TEXTAUSZUG:
##########

III. Panorama und Mosaik mit Shift-Objektiven

Wie erzeugt man üblicherweise ein Panorama oder ein Mosaik? Nun, die einfachste Art zu einem Panorama zu gelangen ist, die Kamera samt Objektiv entlang des Horizonts zu schwenken und dabei eine Reihe sich überlappender Aufnahmen anzufertigen. Das geht auch mit einem Eifon. Bei einem Mosaik wird es schon anspruchsvoller. Das Prizip bleibt jedoch erhalten: Kamera und Objektiv verschwenken.

Mit einem Shift-Objektiv ergeben sich jedoch weitere Möglichkeiten zur Erstellung von Panoramen, vertikalen Panoramen und Mosaiks. Zur Erstellung eines Panoramas wird z.B. das Kameragehäuse raumstabil aufgestellt und lediglich das Objektiv für eine Aufnahme nach links und für die zweite Aufnahme nach rechts geshifted. Das Zusammenfügen der beiden Einzelbilder übernimmt dann der Rechner (siehe Grafiken unterhalb).

##########

AUFGABEN:
- a) Erläutern Sie anhand des Textauszugs, wie ein Panorama mit einem Shift-Objektiv erstellt wird.
- b) Schreiben Sie aus dem Textauszug den Abschnitt ab, der mit den Worten „III. Panorama und“ beginnt und mit „und Objektiv verschwenken.“ endet.

VORLIEGENDE EINTRÄGE:
##########

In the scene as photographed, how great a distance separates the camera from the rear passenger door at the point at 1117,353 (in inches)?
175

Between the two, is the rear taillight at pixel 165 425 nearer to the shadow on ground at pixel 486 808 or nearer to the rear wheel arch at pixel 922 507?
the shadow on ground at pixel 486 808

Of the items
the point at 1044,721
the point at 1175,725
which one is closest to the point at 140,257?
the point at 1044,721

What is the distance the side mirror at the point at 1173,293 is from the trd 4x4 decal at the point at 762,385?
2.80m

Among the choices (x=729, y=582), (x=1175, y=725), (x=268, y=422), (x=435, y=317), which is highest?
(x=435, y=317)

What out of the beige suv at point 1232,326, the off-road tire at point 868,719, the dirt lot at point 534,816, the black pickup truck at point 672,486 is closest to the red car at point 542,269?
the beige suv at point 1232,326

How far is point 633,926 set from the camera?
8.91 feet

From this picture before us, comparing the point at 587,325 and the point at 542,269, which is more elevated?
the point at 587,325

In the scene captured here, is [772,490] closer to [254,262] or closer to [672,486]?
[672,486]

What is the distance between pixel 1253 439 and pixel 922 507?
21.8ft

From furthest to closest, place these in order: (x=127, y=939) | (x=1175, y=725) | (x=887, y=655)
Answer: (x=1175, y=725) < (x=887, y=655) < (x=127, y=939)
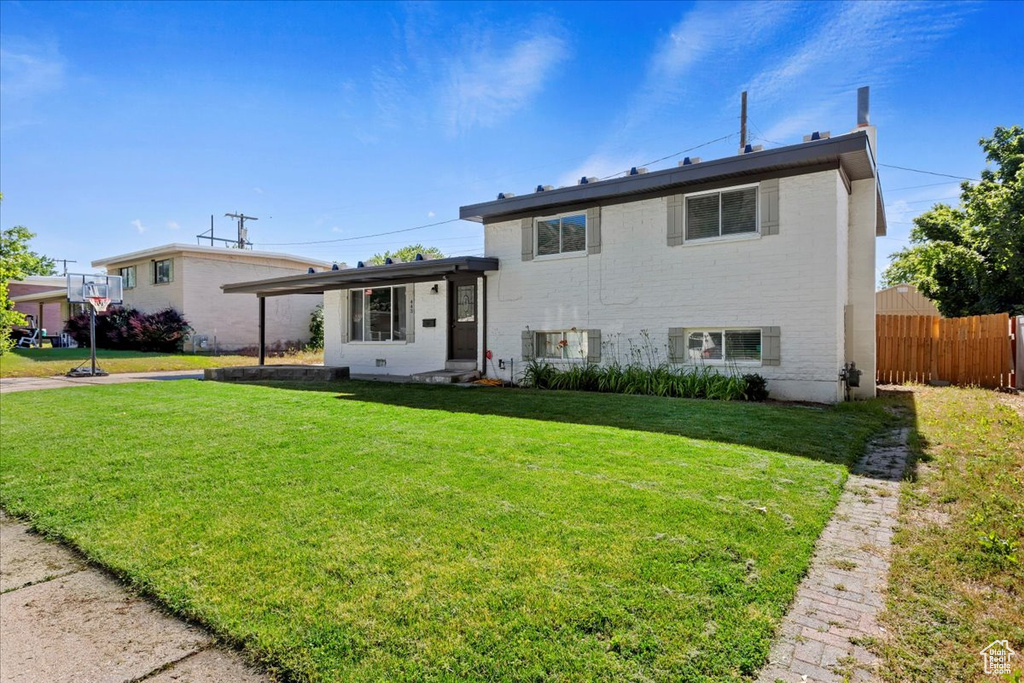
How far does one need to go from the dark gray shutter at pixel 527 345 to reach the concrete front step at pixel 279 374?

##########

LÖSUNGEN:
- a) Das Kameragehäuse wird raumstabil aufgestellt, und nur das Objektiv wird verschoben: für die erste Aufnahme nach links, für die zweite nach rechts. Anschließend fügt der Rechner die beiden Einzelbilder zusammen.

- b)
III. Panorama und Mosaik mit Shift-Objektiven

Wie erzeugt man üblicherweise ein Panorama oder ein Mosaik? Nun, die einfachste Art zu einem Panorama zu gelangen ist, die Kamera samt Objektiv entlang des Horizonts zu schwenken und dabei eine Reihe sich überlappender Aufnahmen anzufertigen. Das geht auch mit einem Eifon. Bei einem Mosaik wird es schon anspruchsvoller. Das Prizip bleibt jedoch erhalten: Kamera und Objektiv verschwenken.